‘50/150’ anniversaries marked at Brother Martin

By Beth Donze, Clarion Herald

The image of Jesus’ Sacred Heart – which burns with the fire of God’s love even while wrapped in a crown of thorns – is a fitting symbol for what drives the educational mission of the Brothers of the Sacred Heart, said Archbishop Gregory Aymond, delivering the homily at the Jan. 24 Mass celebrating two milestones: the 150th anniversary of the Sacred Heart Brothers’ arrival in New Orleans and the 50th anniversary of the opening of Brother Martin High School.

“The image of the heart of Jesus summarizes the personal love that our God has for us, a love that we cannot fully grasp with our human condition,” said Archbishop Aymond, speaking also as a member of the 1967 graduating class of Cor Jesu, which consolidated with the Sacred Heart Brothers’ first New Orleans school – St. Aloysius – to form Brother Martin High School in 1969.

“Jesus loves to the extreme. He lays down his life for his people,” the archbishop said. “This image calls us as church, and particularly those who are associated with the Brothers of the Sacred Heart, to recognize this love of Jesus and to (also) accept it as something that is personal – it’s not just for ‘everybody,’ though it is; it’s not just  ‘out there,’ though it is. It’s in us!”

French Quarter roots

The road leading to the creation of Brother Martin, which provides a holistic education rooted in religious values, academic excellence, personal attention and friendly discipline to a current enrollment of about 1,140, stretches back even further than the 150 years being marked in New Orleans.

Founded in 1821 in Lyon, France, by Father André Coindre, the congregation was already a couple of decades into operating schools in Mobile, Alabama, and Bay St. Louis, Mississippi, when the Sacred Heart Brothers arrived in New Orleans in 1869 to educate immigrant children at the request of New Orleans Archbishop Jean Marie Odin. The Brothers opened their first New Orleans school – the all-boys’ St. Aloysius College – at Chartres and Barracks streets, teaching just six students on the first day of class.

Increasing enrollment led St. Aloysius in 1892 to decamp to a cluster of buildings purchased from the Ursuline Sisters at the corner of Esplanade Avenue and North Rampart Street. When Rampart was widened in 1924, the buildings were demolished and a magnificent three-story brick school building rose at the same location.

With the post-war population booms in Gentilly, the Lakefront and New Orleans East, Archbishop Joseph Rummel asked the Sacred Heart Brothers to open a second high school in 1954 – Cor Jesu – at 4401 Elysian Fields Ave. It drew an opening enrollment of 700 boys.

Cor Jesu’s Gentilly campus became the site of Brother Martin High in 1969, when the Sacred Heart Brothers merged Cor Jesu and century-old St. Aloysius, whose Treme campus was experiencing declining enrollment. The newly formed high school was named for Brother Martin Hernandez, a former principal of St. Aloysius College.

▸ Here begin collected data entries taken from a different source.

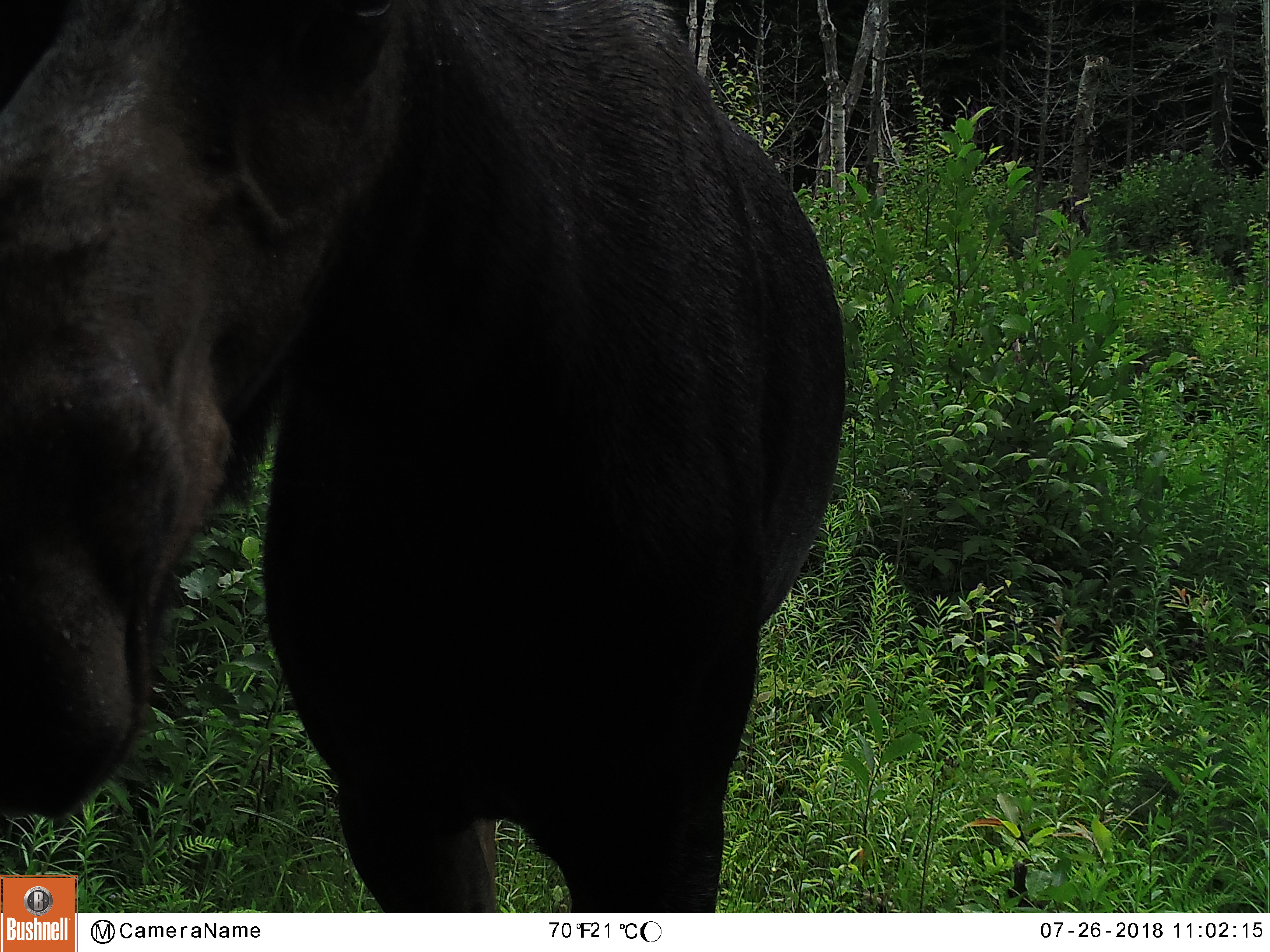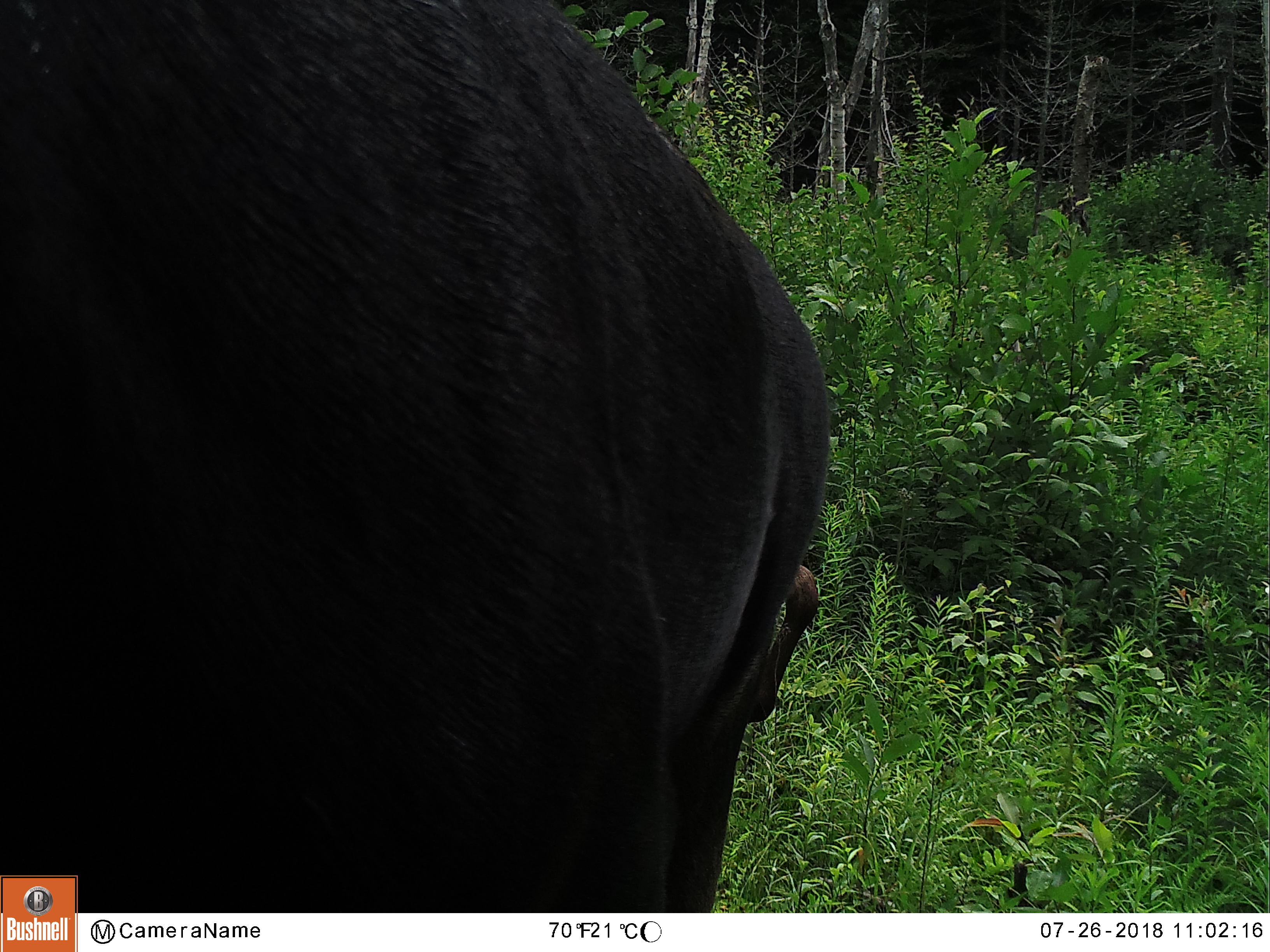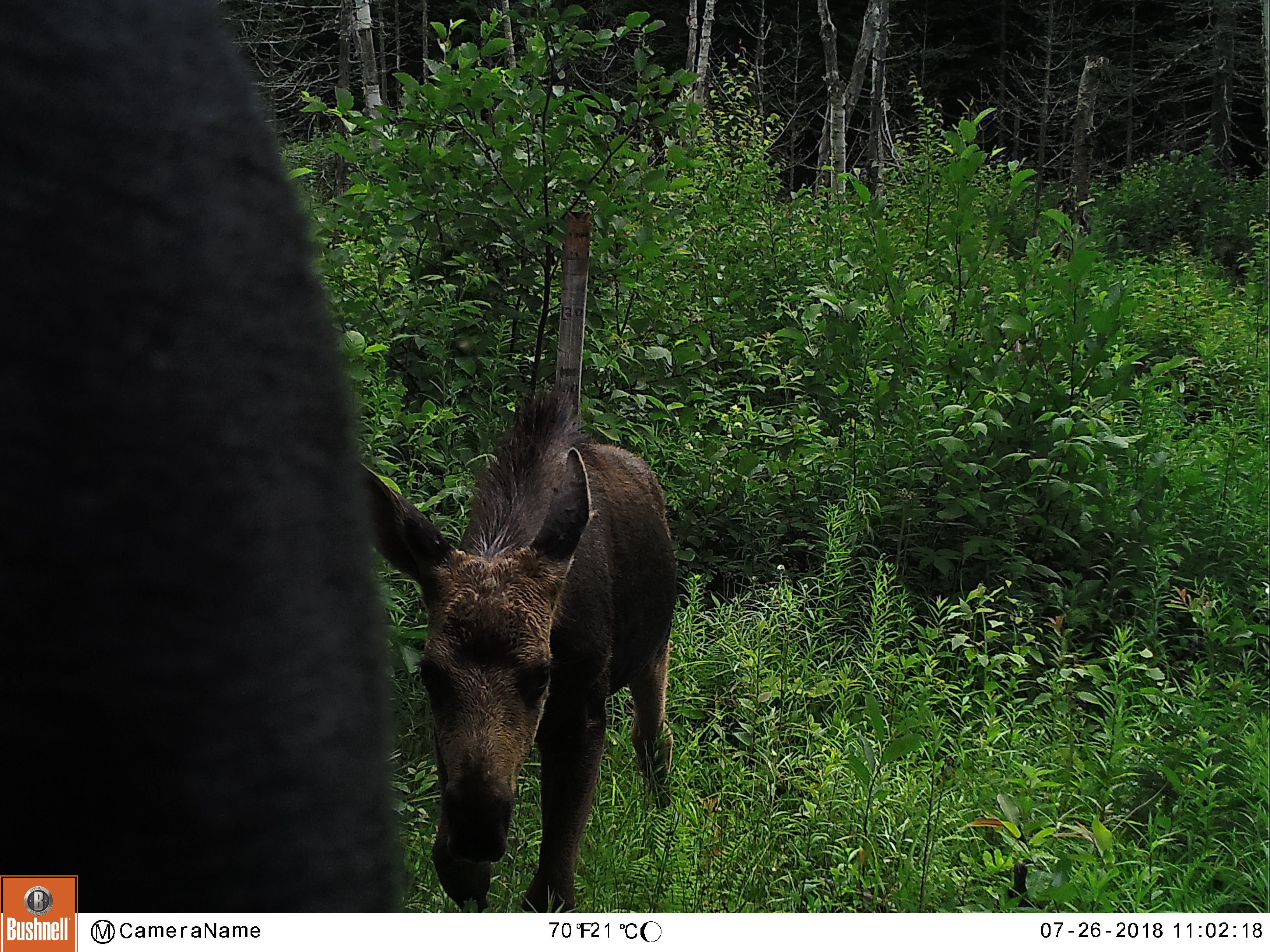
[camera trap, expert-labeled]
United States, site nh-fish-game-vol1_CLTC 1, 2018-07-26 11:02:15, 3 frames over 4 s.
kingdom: Animalia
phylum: Chordata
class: Mammalia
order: Artiodactyla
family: Cervidae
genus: Alces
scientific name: Alces alces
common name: moose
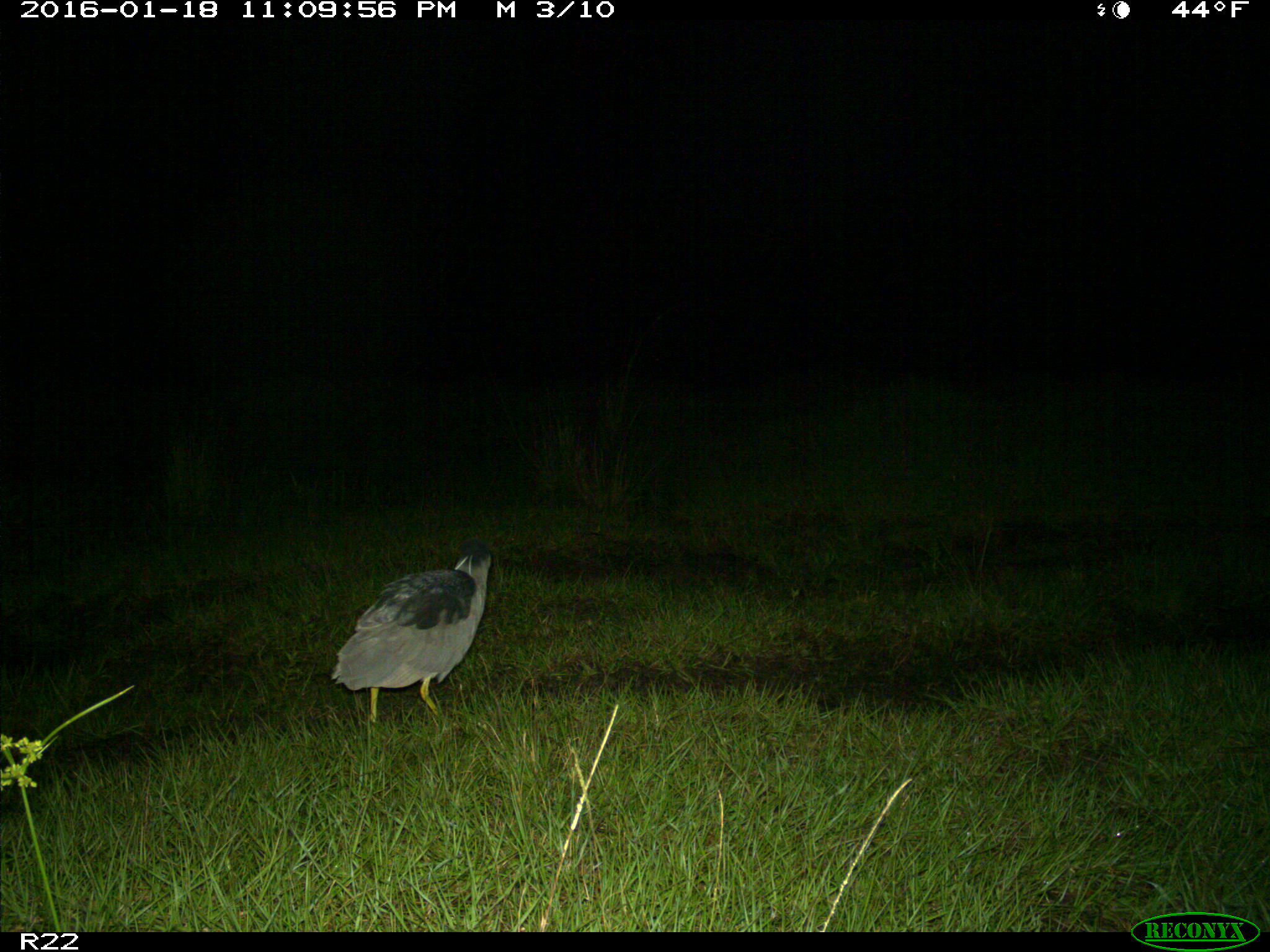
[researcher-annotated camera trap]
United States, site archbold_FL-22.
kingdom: Animalia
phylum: Chordata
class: Aves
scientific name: Aves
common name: birds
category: unidentified bird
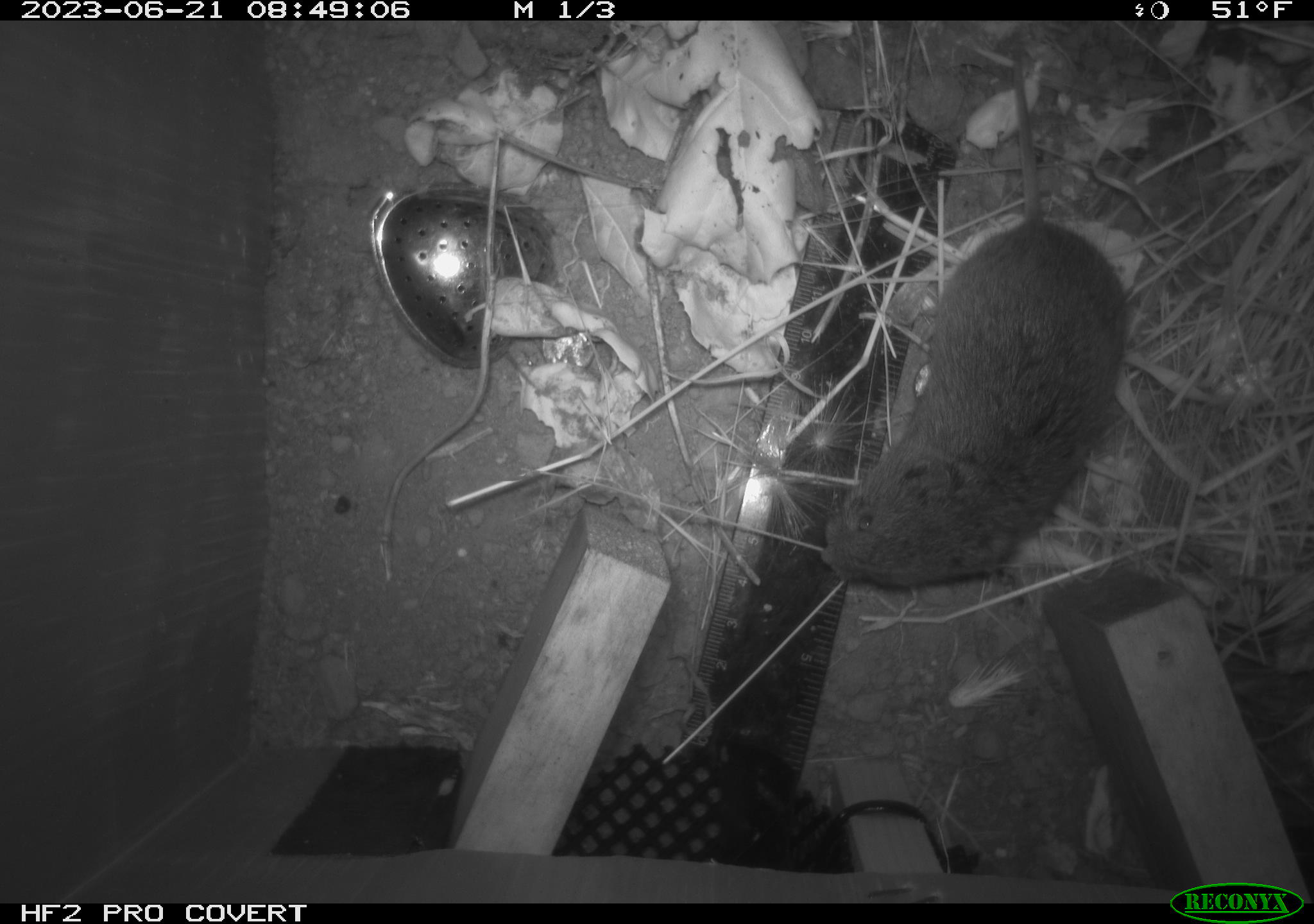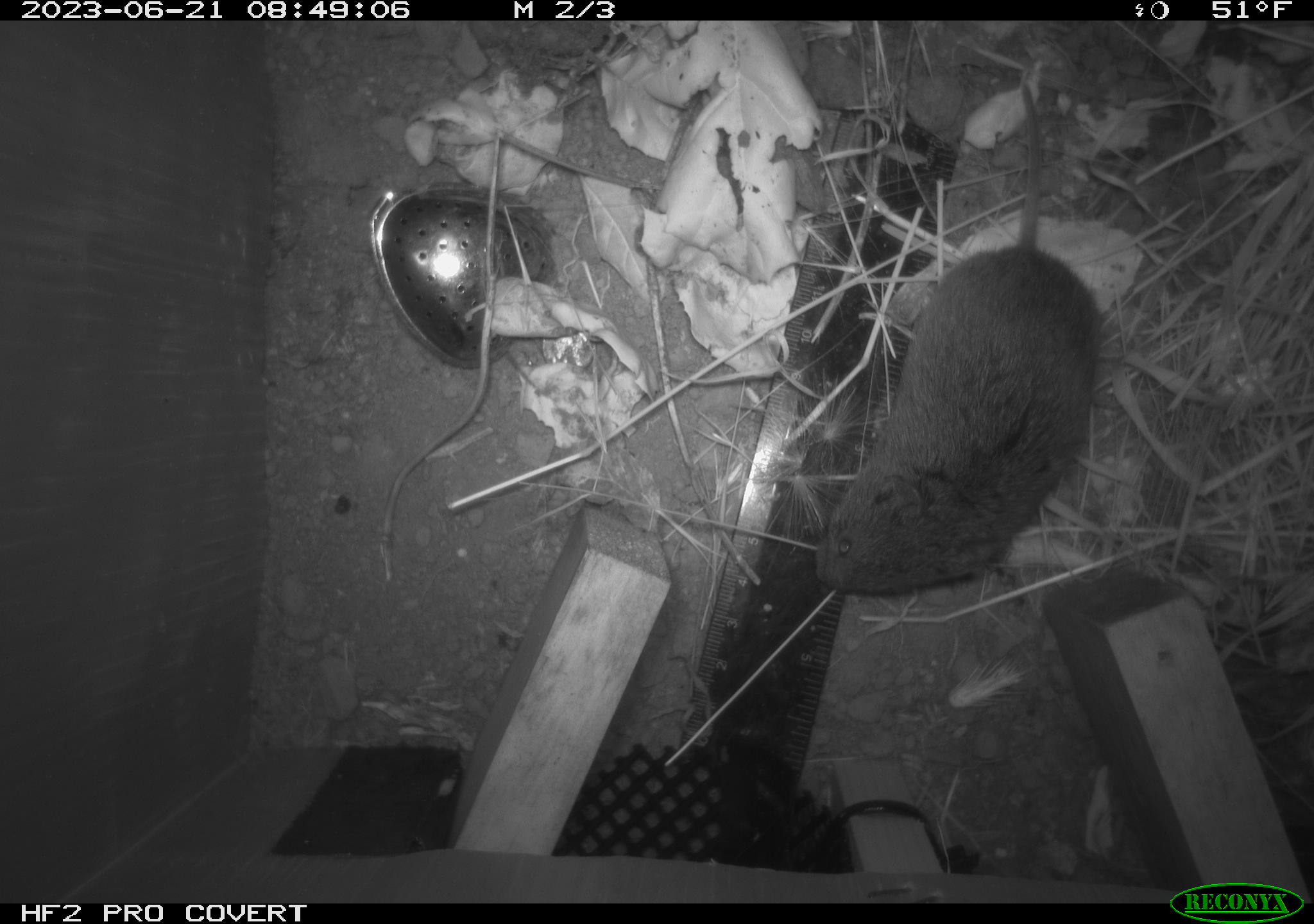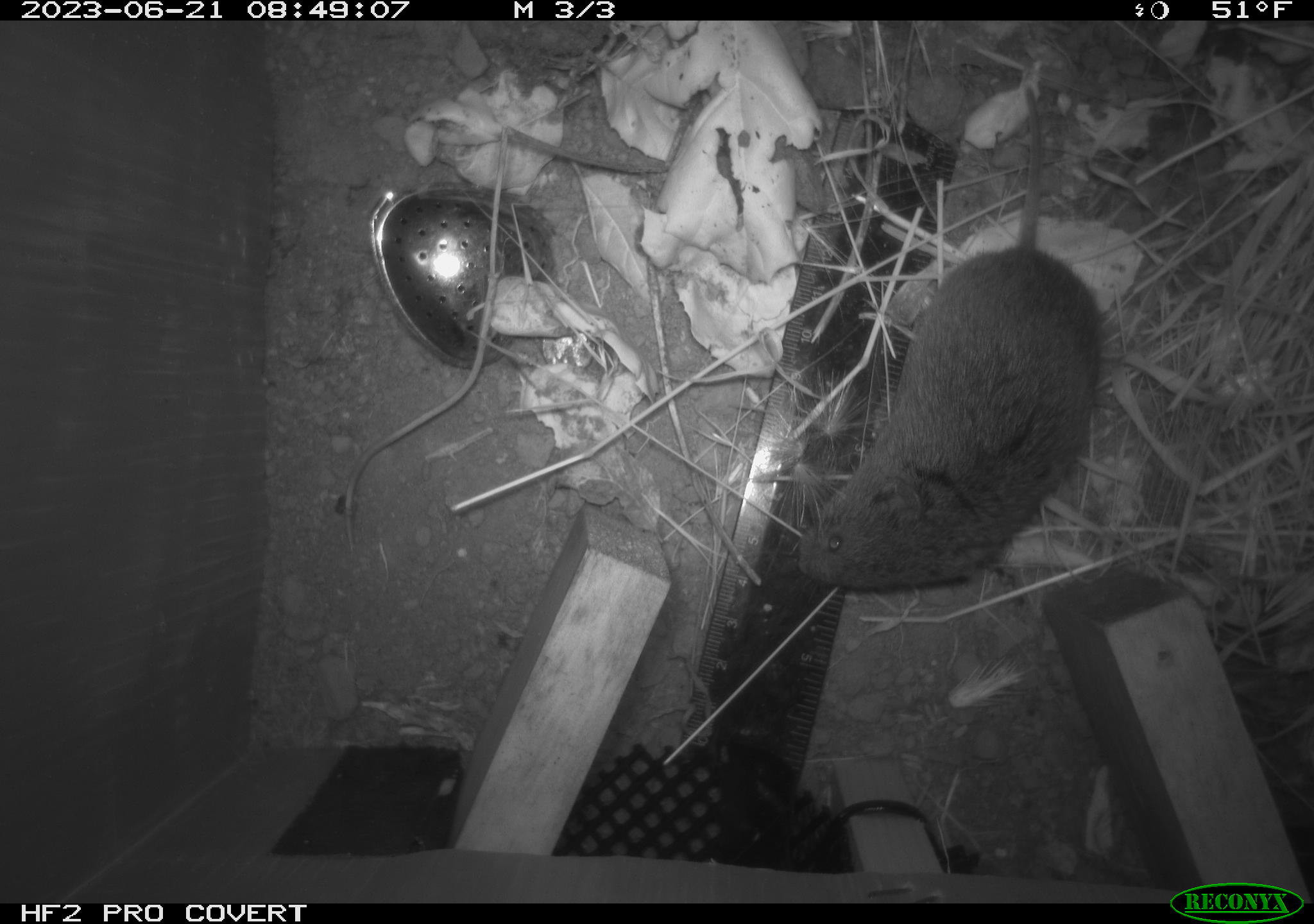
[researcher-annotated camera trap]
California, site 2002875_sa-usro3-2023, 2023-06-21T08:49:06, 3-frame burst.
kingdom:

Over their 150 years in the city, the Sacred Heart Brothers and their lay partners educated more than 20,000 young men at St. Aloysius, Cor Jesu and Brother Martin.

“Those who come here for their education and formation come as boys and leave as men of faith – men who dare to live their faith, men who dare to live in the world and to the best of their ability,” said Archbishop Aymond, who spoke from personal experience when he described Brother Martin as a place at which students are loved in the same way a “good shepherd” loves and feeds his flock.

Like those beloved sheep, students are “known by name,” have a sense of belonging and are actively sought out when they get lost. Boys can discover their gifts and thrive, but also feel cherished and supported in times of hopelessness, isolation, peer pressure and doubt, the archbishop said.

“It is in these halls and on this campus that those miracles happen,” he said.

Passing on the Good News

Fighting back tears after Mass, Brother Ivy LeBlanc, a former president and principal of Brother Martin and provincial for the Brothers of Sacred Heart, told those seated inside the high school’s on-campus chapel that the success of the Brothers’ three New Orleans high schools was built on a “faithful partnership” among the Brothers, their lay faculty counterparts and school families who believed in forming students’ hearts as well as their minds. When Brother Martin opened, there were 42 Sacred Heart Brothers residing in New Orleans, 30 of whom taught at the high school. About 50 current faculty also are alumni, he noted.

“This has always been about relationships in building a community of faith where we can raise our kids to do nothing less than change the world,” said Brother Ivy, currently the treasurer of the Sacred Heart Brothers’ United States Province.

“Our mission, purely and simply, is to evangelize young people through what we do – and what we do is we teach,” he said. “We are presenting the Good News to them, but more importantly, we hope to be the Good News for them, in the hope and prayer and desperate reliance on our God so that they will go out and take that experience to bring the Good News and be the Good News for this world.”

Brother Ivy recalled the unprecedented “wave of energy” he witnessed upon his arrival as Brother Martin’s principal, just four years after its consolidation with Cor Jesu and St. Aloysius. The lines of open house visitors “wrapped around the block,” and the Sacred Heart Brothers would greet alumni – who were now the fathers of prospective students – by saying, “Welcome home.”

“I would see grown men cry in the presence of their sons because that greeting tapped into an experience from many years back – in fact, it was ‘home’ for them,” Brother Ivy said.

“This place runs on passion and love,” Brother Ivy said. “I’ve been here a long time, and this school has never, ever been better. We should all be very grateful for what the Lord has done on this holy ground!”